REVIEW / DANCE
LE SYNDROME IAN (SINGAPORE INTERNATIONAL FESTIVAL OF ARTS)
Christian Rizzo, Centre Choregraphique National de Montpellier
Sota Drama Theatre/Last Saturday
French choreographer Christian Rizzo has been investigating anonymous dances in a trilogy which began with folk dances in 2014, partner dances in 2015 and, now, nightclub dances in 2017's Le Syndrome Ian.
The work is a recollection of Rizzo's first encounter as a teenager of the music and dance of the late 1970s - the turning point between disco and New Wave. It places the heady world of nightclub dancing on stage, decontextualising it to reveal the body's intrinsic capacity for movement.

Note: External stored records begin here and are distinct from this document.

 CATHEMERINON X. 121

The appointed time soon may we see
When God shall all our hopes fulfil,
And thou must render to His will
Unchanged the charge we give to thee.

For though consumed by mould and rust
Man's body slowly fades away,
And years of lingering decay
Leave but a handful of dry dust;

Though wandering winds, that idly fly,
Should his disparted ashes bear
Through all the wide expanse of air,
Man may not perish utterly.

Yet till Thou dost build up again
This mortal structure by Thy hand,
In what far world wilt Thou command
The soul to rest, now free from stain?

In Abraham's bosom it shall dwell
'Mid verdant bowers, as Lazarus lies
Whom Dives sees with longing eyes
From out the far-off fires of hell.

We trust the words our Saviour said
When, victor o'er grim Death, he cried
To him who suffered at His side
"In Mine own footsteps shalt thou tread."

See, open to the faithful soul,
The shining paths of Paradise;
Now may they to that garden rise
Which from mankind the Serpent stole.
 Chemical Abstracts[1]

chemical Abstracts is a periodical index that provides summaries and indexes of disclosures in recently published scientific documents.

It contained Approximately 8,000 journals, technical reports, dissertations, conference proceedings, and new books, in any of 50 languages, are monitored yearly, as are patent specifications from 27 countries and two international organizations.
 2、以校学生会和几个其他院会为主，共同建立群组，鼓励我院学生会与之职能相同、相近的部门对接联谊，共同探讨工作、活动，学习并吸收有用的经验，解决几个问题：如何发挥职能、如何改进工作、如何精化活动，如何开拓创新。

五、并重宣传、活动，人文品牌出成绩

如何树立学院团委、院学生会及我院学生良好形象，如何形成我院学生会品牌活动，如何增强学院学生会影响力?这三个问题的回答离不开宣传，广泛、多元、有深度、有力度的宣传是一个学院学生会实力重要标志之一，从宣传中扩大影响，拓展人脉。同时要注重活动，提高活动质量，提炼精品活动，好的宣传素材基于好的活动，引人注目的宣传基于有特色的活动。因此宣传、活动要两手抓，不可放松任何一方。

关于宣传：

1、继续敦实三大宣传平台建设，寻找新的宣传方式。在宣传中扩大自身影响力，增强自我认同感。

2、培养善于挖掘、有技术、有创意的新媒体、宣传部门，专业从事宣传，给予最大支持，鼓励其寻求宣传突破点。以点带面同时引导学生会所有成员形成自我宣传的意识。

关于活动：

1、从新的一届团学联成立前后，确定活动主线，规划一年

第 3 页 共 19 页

Like the night sky, the stage is lit by stars. The opening scene sees the dancers huddled in a mass, swaying as they sink into a collective state of pleasure. They are clothed in white and navy, thereby rendering uniformity across the ensemble.

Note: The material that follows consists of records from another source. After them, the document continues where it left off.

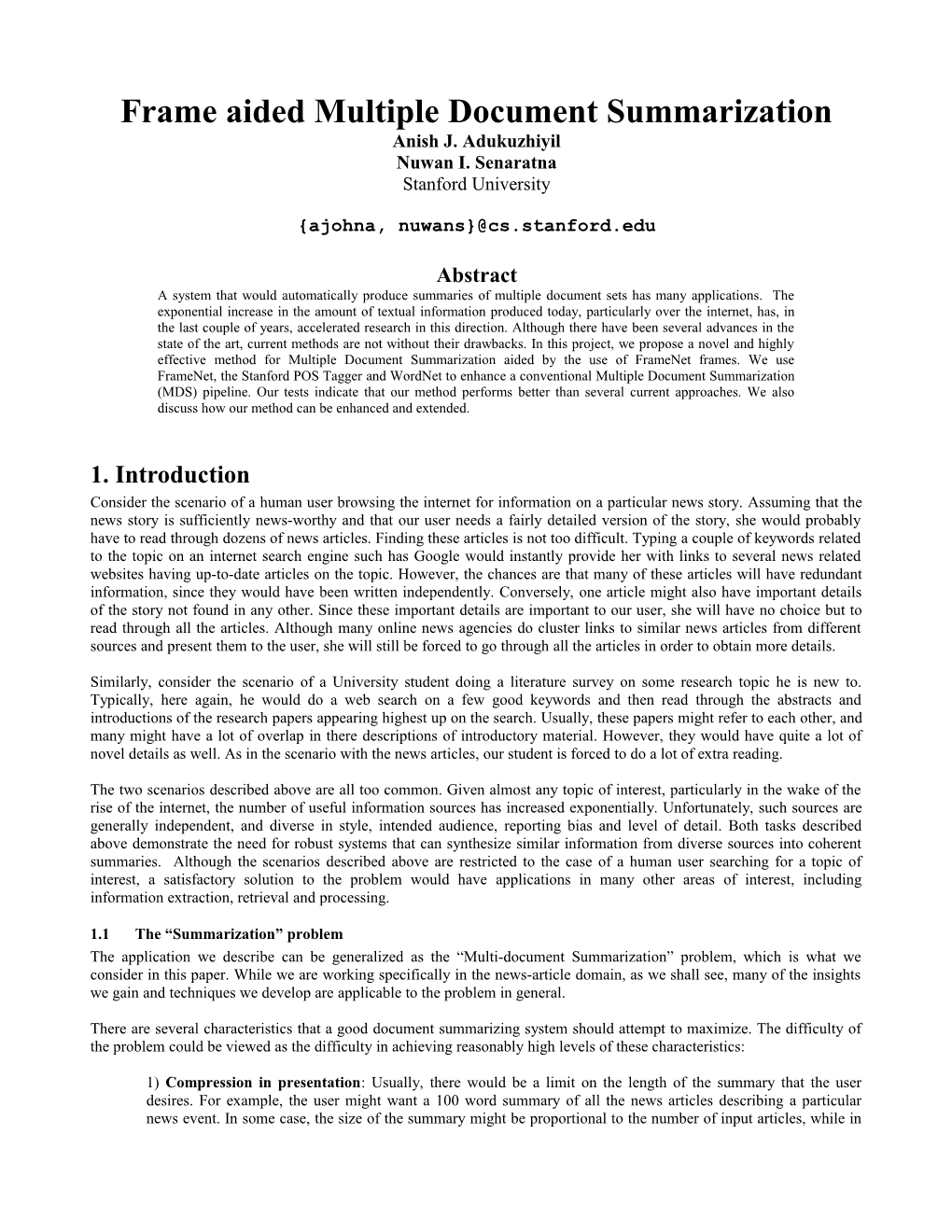 Frame aided Multiple Document Summarization
Anish J. Adukuzhiyil
Nuwan I. Senaratna
Stanford University

{ajohna, nuwans}@cs.stanford.edu

Abstract
A system that would automatically produce summaries of multiple document sets has many applications. The exponential increase in the amount of textual information produced today, particularly over the internet, has, in the last couple of years, accelerated research in this direction. Although there have been several advances in the state of the art, current methods are not without their drawbacks. In this project, we propose a novel and highly effective method for Multiple Document Summarization aided by the use of FrameNet frames. We use FrameNet, the Stanford POS Tagger and WordNet to enhance a conventional Multiple Document Summarization (MDS) pipeline. Our tests indicate that our method performs better than several current approaches. We also discuss how our method can be enhanced and extended.

1. Introduction
Consider the scenario of a human user browsing the internet for information on a particular news story. Assuming that the news story is sufficiently news-worthy and that our user needs a fairly detailed version of the story, she would probably have to read through dozens of news articles. Finding these articles is not too difficult. Typing a couple of keywords related to the topic on an internet search engine such has Google would instantly provide her with links to several news related websites having up-to-date articles on the topic. However, the chances are that many of these articles will have redundant information, since they would have been written independently. Conversely, one article might also have important details of the story not found in any other. Since these important details are important to our user, she will have no choice but to read through all the articles. Although many online news agencies do cluster links to similar news articles from different sources and present them to the user, she will still be forced to go through all the articles in order to obtain more details.

Similarly, consider the scenario of a University student doing a literature survey on some research topic he is new to. Typically, here again, he would do a web search on a few good keywords and then read through the abstracts and introductions of the research papers appearing highest up on the search. Usually, these papers might refer to each other, and many might have a lot of overlap in there descriptions of introductory material. However, they would have quite a lot of novel details as well. As in the scenario with the news articles, our student is forced to do a lot of extra reading.

The two scenarios described above are all too common. Given almost any topic of interest, particularly in the wake of the rise of the internet, the number of useful information sources has increased exponentially. Unfortunately, such sources are generally independent, and diverse in style, intended audience, reporting bias and level of detail. Both tasks described above demonstrate the need for robust systems that can synthesize similar information from diverse sources into coherent summaries. Although the scenarios described above are restricted to the case of a human user searching for a topic of interest, a satisfactory solution to the problem would have applications in many other areas of interest, including information extraction, retrieval and processing.

1.1 The “Summarization” problem
The application we describe can be generalized as the “Multi-document Summarization” problem, which is what we consider in this paper. While we are working specifically in the news-article domain, as we shall see, many of the insights we gain and techniques we develop are applicable to the problem in general.

There are several characteristics that a good document summarizing system should attempt to maximize. The difficulty of the problem could be viewed as the difficulty in achieving reasonably high levels of these characteristics:

1) Compression in presentation: Usually, there would be a limit on the length of the summary that the user desires. For example, the user might want a 100 word summary of all the news articles describing a particular news event. In some case, the size of the summary might be proportional to the number of input articles, while in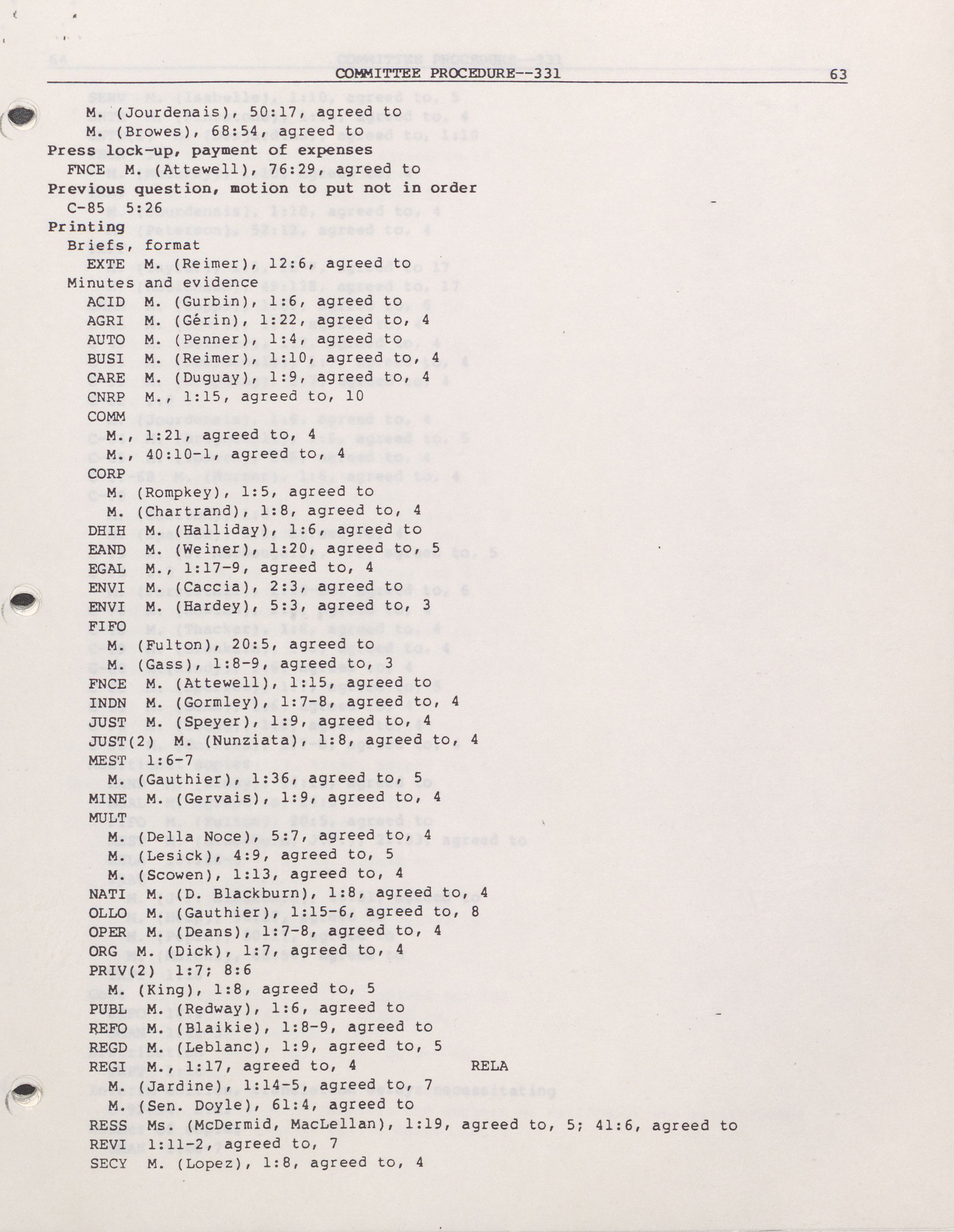 COMMITTEE PROCEDURE--331 63

M. (Jourdenais), 50:17, agreed to
M. (Browes), 68:54, agreed to
Press lock-up, payment of expenses
FNCE M. (Attewell), 76:29, agreed to
Previous question, motion to put not in order
C-85 5:26
Printing
Briefs, format
EXTE M. (Reimer), 12:6, agreed to
Minutes and evidence
ACID M. (Gurbin), 1:6, agreed to
AGRI M. (Gérin), 1:22, agreed to, 4
AUTO M. (Penner), 1:4, agreed to
BUSI M. (Reimer), 1:10, agreed to, 4
CARE M. (Duguay), 1:9, agreed to, 4
CNRP M., 1:15, agreed to, 10
COMM
M., 1:21, agreed to, 4
M., 40:10-1, agreed to, 4
CORP
M. (Rompkey), 1:5, agreed to
M. (Chartrand), 1:8, agreed to, 4
DHIH M. (Halliday), 1:6, agreed to
EAND M. (Weiner), 1:20, agreed to, 5
EGAL M., 1:17-9, agreed to, 4
ENVI M. (Caccia), 2:3, agreed to
ENVI M. (Hardey), 5:3, agreed to, 3
FIFO
M. (Fulton), 20:5, agreed to
M. (Gass), 1:8-9, agreed to, 3
FNCE M. (Attewell), 1:15, agreed to
INDN M. (Gormley), 1:7-8, agreed to, 4
JUST M. (Speyer), 1:9, agreed to, 4
JUST(2) M. (Nunziata), 1:8, agreed to, 4
MEST 1:6-7
M. (Gauthier), 1:36, agreed to, 5
MINE M. (Gervais), 1:9, agreed to, 4
MULT
M. (Della Noce), 5:7, agreed to, 4
M. (Lesick), 4:9, agreed to, 5
M. (Scowen), 1:13, agreed to, 4
NATI M. (D. Blackburn), 1:8, agreed to, 4
OLLO M. (Gauthier), 1:15-6, agreed to, 8
OPER M. (Deans), 1:7-8, agreed to, 4
ORG M. (Dick), 1:7, agreed to, 4
PRIV(2) 1:7; 8:6
M. (King), 1:8, agreed to, 5
PUBL M. (Redway), 1:6, agreed to
REFO M. (Blaikie), 1:8-9, agreed to
REGD M. (Leblanc), 1:9, agreed to, 5
REGI M., 1:17, agreed to, 4 RELA
M. (Jardine), 1:14-5, agreed to, 7
M. (Sen. Doyle), 61:4, agreed to
RESS Ms. (McDermid, MacLellan), 1:19, agreed to, 5; 41:6, agreed to
REVI 1:11-2, agreed to, 7
SECY M. (Lopez), 1:8, agreed to, 4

Mingling as they form duets and trios, they evoke a beautifully exclusive intimacy with their melding bodies.
As easily as they come together, they disconnect and remove themselves from an embrace.

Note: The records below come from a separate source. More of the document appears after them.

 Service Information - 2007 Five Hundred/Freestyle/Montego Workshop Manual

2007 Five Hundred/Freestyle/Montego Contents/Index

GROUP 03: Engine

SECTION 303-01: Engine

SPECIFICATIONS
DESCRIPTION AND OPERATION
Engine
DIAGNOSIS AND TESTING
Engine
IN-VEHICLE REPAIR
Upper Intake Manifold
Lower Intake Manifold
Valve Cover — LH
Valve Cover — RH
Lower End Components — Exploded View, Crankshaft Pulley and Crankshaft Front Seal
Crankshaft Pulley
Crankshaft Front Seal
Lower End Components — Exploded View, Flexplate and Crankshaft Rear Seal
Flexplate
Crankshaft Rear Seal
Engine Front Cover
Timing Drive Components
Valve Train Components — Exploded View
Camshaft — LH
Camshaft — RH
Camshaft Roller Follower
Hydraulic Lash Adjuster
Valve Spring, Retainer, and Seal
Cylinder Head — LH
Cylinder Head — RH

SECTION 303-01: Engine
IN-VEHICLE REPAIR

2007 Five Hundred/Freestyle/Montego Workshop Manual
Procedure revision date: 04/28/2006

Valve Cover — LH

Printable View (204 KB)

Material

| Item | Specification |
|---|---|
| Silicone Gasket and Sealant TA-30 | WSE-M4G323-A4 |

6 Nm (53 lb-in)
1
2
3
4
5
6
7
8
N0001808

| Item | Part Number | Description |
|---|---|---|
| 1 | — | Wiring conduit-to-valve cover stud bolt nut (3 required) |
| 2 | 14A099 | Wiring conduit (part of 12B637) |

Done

Jarringly, a cool indifference permeates the dance floor while a dark, grizzly creature lingers in a corner.
Rizzo juxtaposes the rapture of disco with the brooding melodies of the New Wave through the dancing body. The dancers break into the familiarity of the step-touch, their heads bob and their spines trace out a ripple as they indulge in the groove.
He presents a body that is relaxed, natural - one which is driven by what it hears.
The overt showmanship of the disco era is replaced by a subtle melancholy as bodies turn their focus inwards. The dancers dance in unison, but they might not dance together.
This gives way to a sense of ritual as the thumping beats build, the tiny flickering lights from before burst into fluorescent suns and smoke periodically dances through the air.
The basic step-touch is but an enabler as the dancers begin to spin, jump and kick with greater verve.
Little flourishes of the arms, flicks of the head and hints of a smile emerge as the ensemble weaves through increasingly complex patterns.
Amid snaking hips and tapping heels, the grizzly creature re-emerges.
After a while, there are seven of them and they seemingly threaten to consume the dance floor and all the dance it has weathered.
This is perhaps the physical representation of the title - the syndrome which plagued Ian Curtis, the late lead singer of the post- punk band Joy Division, who committed suicide after suffering from epilepsy and depression. His lyrics were tellingly bleak, his dancing, though jerky, had a peculiar magnetism.
Then, one dancer positions herself in front of one of the fluorescent starbursts and dances frenetically, as if she is offering herself to it.
Hers is a body hardened by harsher beats and darker melodies. She dances under a night sky that has gone dark. But she keeps dancing, nonetheless.